Why can regular polygons be inscribed into a circumference? I have asked this to myself a lot of times. I have also wondered why all triangles can be inscribed into a circumference but I think that it is not so difficult to see why.
I also have another question. Suppose that you have a circumference of radius $R$ and you draw a chord of length $L$ in some direction. And then draw another circumference with the same radius and draw another chord with same length $L$ but in another direction, is it possible to rotate the second figure or apply some transformation to it, so that it looks like the first figure? It might be a silly question but I'd appreciate any answer or help.

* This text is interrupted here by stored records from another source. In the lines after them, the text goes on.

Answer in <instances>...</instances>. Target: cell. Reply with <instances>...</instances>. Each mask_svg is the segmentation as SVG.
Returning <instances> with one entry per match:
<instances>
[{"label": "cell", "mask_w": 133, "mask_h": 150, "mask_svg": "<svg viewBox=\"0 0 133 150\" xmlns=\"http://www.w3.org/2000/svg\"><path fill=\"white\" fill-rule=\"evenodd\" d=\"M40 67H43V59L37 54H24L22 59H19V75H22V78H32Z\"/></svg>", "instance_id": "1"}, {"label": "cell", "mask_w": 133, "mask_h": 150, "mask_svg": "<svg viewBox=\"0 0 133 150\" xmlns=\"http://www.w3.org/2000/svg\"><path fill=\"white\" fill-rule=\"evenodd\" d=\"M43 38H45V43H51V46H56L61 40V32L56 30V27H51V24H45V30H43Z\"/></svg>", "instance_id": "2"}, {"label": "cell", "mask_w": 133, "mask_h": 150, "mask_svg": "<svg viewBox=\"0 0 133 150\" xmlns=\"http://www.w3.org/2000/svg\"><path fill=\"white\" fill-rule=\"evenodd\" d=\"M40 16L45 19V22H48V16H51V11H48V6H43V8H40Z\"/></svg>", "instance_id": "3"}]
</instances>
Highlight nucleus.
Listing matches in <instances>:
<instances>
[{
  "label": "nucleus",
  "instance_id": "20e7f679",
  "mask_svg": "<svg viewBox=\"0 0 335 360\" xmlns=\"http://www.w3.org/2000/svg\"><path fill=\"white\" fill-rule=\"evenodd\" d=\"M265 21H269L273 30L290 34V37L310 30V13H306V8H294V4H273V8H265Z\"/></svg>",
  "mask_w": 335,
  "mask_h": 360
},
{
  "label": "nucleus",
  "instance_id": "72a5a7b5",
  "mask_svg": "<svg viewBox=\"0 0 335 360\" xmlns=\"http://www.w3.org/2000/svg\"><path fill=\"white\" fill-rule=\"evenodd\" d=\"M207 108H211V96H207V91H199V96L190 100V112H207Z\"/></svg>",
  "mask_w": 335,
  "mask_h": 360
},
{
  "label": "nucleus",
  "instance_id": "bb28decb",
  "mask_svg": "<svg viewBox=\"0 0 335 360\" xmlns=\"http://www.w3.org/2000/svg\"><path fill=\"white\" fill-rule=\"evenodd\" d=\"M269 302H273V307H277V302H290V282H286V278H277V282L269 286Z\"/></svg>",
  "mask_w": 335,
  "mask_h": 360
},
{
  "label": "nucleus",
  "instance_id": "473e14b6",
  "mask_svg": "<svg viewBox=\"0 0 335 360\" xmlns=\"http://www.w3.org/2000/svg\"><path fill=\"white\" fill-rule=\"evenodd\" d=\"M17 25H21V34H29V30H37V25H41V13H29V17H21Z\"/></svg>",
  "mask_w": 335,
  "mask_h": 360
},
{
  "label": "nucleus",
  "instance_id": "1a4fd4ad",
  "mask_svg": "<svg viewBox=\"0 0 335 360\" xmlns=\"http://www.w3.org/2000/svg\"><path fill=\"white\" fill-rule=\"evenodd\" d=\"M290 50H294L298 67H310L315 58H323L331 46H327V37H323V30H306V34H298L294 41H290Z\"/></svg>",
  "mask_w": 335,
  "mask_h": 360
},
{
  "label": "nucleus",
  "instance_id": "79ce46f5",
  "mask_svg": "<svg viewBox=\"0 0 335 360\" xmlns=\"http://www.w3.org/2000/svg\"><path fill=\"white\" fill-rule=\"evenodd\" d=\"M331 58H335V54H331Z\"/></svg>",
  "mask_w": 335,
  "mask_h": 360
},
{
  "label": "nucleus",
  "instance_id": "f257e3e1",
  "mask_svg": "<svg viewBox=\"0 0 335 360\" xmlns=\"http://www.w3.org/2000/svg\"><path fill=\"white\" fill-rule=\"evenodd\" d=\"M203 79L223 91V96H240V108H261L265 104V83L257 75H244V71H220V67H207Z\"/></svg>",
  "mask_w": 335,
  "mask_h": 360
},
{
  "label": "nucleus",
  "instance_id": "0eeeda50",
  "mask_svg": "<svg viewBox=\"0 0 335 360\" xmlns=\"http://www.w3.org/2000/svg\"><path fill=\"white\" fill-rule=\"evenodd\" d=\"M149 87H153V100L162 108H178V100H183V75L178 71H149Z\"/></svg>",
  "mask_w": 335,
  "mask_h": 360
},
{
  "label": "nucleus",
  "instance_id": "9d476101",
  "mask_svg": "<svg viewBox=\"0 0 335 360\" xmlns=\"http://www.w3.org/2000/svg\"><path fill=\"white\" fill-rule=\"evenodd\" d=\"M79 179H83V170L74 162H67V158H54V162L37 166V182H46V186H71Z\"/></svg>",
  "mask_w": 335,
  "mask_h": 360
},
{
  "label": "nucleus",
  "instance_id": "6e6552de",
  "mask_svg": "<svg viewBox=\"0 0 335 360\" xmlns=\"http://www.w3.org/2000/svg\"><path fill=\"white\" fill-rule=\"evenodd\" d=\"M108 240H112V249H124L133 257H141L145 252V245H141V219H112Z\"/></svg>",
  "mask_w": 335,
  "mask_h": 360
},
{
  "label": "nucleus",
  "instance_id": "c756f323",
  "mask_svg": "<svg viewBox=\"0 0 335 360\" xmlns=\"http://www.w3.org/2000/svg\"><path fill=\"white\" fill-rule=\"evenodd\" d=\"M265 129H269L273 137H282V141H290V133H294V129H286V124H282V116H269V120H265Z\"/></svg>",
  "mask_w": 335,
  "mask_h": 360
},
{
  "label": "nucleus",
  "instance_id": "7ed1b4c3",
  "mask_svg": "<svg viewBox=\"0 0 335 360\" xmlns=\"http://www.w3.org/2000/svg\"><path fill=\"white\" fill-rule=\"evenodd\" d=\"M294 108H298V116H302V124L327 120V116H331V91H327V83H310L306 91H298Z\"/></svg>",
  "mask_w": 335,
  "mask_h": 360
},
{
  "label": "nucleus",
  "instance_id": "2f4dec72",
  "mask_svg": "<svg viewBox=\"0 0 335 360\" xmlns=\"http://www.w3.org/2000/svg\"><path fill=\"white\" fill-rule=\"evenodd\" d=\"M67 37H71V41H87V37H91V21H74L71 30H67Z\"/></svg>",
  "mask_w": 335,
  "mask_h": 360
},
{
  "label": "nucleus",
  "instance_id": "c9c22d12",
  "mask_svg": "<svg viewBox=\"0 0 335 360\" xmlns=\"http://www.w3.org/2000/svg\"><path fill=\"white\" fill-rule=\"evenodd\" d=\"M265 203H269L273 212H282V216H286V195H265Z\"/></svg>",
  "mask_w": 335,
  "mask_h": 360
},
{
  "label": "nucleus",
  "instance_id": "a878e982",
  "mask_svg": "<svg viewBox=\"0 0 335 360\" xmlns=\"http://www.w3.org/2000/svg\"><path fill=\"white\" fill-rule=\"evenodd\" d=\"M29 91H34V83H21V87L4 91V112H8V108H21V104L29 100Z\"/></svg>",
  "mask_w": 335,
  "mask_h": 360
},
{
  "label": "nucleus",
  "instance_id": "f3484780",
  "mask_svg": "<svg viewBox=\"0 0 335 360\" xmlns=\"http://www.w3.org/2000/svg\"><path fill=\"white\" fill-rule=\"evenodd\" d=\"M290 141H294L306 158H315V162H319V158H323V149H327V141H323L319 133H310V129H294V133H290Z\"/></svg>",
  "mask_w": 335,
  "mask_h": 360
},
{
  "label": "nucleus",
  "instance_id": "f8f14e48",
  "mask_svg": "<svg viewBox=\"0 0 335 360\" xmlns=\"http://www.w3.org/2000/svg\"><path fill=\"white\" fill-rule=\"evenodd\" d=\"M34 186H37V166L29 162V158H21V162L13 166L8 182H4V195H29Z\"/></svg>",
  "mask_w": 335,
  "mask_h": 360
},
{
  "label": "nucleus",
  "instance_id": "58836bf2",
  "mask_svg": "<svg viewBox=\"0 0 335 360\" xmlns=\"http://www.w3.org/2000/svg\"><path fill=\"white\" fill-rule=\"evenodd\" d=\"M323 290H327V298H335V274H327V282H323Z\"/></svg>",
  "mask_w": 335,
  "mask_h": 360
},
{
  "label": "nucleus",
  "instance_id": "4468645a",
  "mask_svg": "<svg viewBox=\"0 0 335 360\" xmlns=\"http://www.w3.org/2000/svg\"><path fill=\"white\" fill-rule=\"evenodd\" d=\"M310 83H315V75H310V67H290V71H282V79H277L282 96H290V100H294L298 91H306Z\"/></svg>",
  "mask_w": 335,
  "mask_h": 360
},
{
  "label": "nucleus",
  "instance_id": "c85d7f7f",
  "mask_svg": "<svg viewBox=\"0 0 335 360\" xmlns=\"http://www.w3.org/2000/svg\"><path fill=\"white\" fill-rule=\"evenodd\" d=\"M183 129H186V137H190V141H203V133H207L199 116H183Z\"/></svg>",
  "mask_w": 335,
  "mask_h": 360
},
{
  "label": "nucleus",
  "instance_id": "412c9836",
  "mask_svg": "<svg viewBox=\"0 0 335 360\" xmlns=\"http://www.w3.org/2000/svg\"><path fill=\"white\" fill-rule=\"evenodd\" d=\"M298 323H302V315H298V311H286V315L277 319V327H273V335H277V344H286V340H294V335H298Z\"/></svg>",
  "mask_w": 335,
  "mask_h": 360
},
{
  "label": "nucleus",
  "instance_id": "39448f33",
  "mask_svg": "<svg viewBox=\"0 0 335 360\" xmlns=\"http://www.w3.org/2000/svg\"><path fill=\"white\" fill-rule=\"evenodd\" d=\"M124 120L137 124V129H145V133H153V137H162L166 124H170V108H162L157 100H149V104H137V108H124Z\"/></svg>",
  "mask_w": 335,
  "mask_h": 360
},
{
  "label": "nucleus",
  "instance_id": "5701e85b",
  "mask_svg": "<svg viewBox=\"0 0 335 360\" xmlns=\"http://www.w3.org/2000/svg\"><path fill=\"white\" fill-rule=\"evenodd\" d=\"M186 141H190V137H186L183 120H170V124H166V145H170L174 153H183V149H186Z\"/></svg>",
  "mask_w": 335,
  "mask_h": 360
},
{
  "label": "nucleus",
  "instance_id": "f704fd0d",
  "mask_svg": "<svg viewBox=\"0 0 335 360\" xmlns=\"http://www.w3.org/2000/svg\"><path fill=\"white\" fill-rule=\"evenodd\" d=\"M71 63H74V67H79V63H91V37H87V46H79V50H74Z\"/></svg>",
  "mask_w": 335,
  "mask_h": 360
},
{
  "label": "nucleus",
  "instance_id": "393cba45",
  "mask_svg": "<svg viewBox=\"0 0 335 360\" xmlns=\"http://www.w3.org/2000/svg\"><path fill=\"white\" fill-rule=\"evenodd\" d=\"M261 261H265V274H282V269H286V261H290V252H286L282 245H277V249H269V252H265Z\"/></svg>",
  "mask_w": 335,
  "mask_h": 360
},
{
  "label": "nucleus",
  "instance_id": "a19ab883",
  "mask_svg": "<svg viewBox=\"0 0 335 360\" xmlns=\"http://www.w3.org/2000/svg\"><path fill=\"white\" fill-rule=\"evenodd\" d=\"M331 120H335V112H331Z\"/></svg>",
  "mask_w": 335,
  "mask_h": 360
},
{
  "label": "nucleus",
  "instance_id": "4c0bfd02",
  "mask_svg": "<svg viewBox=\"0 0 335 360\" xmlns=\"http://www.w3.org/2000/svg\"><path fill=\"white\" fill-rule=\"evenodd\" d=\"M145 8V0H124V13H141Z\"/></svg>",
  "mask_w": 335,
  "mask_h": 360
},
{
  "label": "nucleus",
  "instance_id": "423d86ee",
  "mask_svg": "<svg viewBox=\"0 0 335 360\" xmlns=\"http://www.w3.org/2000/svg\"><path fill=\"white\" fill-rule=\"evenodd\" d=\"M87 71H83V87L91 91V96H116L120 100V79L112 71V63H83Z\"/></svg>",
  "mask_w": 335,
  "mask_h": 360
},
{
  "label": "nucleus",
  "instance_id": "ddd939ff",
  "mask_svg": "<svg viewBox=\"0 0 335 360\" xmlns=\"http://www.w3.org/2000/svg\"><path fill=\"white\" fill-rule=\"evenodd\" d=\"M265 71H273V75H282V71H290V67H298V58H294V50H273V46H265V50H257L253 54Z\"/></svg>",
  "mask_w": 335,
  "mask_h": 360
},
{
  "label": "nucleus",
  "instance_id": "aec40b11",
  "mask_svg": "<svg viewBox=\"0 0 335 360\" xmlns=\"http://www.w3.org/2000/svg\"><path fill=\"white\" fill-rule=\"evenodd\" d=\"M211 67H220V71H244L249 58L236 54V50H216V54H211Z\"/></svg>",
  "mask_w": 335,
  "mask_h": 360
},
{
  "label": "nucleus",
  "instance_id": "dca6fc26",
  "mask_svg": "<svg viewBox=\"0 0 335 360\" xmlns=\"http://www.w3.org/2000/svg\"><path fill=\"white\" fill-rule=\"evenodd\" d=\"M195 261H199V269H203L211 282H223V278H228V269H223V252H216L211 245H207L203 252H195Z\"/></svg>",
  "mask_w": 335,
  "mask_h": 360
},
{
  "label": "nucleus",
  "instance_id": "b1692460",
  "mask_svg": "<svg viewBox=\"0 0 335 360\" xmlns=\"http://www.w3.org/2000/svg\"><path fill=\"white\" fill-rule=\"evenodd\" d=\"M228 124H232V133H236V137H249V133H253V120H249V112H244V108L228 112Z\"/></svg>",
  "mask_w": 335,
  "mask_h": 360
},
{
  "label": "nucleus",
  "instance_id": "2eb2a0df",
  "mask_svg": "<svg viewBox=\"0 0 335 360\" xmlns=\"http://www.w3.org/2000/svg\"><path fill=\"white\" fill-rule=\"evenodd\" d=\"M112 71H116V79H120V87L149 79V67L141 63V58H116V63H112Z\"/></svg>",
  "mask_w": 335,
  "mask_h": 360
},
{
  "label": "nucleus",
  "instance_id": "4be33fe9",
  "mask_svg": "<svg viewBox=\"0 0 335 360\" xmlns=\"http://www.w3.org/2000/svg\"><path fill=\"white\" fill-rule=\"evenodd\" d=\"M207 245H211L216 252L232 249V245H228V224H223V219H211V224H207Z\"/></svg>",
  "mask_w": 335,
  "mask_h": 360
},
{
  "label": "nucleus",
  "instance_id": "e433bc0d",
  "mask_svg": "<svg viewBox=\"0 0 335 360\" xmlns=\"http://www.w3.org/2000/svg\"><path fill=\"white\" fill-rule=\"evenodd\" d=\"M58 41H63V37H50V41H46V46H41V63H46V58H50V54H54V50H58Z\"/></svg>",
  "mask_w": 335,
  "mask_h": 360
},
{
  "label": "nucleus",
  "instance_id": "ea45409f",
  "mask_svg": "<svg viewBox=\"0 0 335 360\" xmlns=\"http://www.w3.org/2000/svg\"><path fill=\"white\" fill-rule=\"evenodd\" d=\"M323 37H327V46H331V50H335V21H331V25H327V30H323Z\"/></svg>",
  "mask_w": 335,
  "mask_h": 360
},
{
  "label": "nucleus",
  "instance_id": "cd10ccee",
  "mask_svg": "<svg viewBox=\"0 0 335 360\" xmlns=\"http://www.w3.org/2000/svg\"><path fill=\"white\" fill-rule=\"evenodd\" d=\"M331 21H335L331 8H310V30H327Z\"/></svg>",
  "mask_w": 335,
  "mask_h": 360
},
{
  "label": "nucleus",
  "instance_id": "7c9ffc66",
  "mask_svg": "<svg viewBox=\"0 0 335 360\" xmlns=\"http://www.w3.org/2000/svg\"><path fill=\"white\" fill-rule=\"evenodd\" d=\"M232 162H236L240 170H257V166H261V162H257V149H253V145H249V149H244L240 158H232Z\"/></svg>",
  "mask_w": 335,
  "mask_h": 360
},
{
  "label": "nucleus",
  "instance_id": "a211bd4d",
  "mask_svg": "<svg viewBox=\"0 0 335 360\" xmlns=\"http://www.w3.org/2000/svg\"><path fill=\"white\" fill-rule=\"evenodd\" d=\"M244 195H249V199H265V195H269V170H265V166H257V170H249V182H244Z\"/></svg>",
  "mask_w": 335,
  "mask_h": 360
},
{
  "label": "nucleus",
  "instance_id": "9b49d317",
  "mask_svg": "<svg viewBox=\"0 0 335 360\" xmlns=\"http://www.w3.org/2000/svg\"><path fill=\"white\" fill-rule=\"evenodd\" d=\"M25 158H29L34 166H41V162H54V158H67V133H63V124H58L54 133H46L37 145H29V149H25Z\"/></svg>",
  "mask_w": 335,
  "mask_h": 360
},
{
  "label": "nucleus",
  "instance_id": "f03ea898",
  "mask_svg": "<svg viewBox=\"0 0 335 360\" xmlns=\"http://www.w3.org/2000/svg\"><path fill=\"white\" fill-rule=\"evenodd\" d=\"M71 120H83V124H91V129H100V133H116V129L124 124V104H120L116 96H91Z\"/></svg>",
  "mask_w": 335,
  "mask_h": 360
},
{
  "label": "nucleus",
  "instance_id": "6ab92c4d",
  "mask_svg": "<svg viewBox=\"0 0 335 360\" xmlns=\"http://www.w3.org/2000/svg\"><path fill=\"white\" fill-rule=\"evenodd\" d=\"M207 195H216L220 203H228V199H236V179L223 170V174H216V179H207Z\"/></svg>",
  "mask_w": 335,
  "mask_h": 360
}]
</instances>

Thanks.
Take two consecutive sides of your regular polygon, as $AB$ and $BC$ in the diagram below, and draw their perpendicular bisectors, intersecting at point $O$. The properties of the perpendicular bisector imply $AO\cong BO\cong CO$. It follows that triangles $OAB$ and $OBC$ are isosceles and congruent by SSS, and $$ \angle OBA\cong\angle OBC\cong{1\over2}\angle ABC \cong{1\over2}\angle BCD\cong\angle OCB\cong\angle OCD. $$
Consider now side $CD$, consecutive to $BC$. By SAS triangles $BCO$ and $DCO$ are congruent, hence $DO\cong CO$ and $\angle OCD\cong\angle ODC\cong\angle ODE$. You can go on like that, to show that all vertices have the same distance from $O$.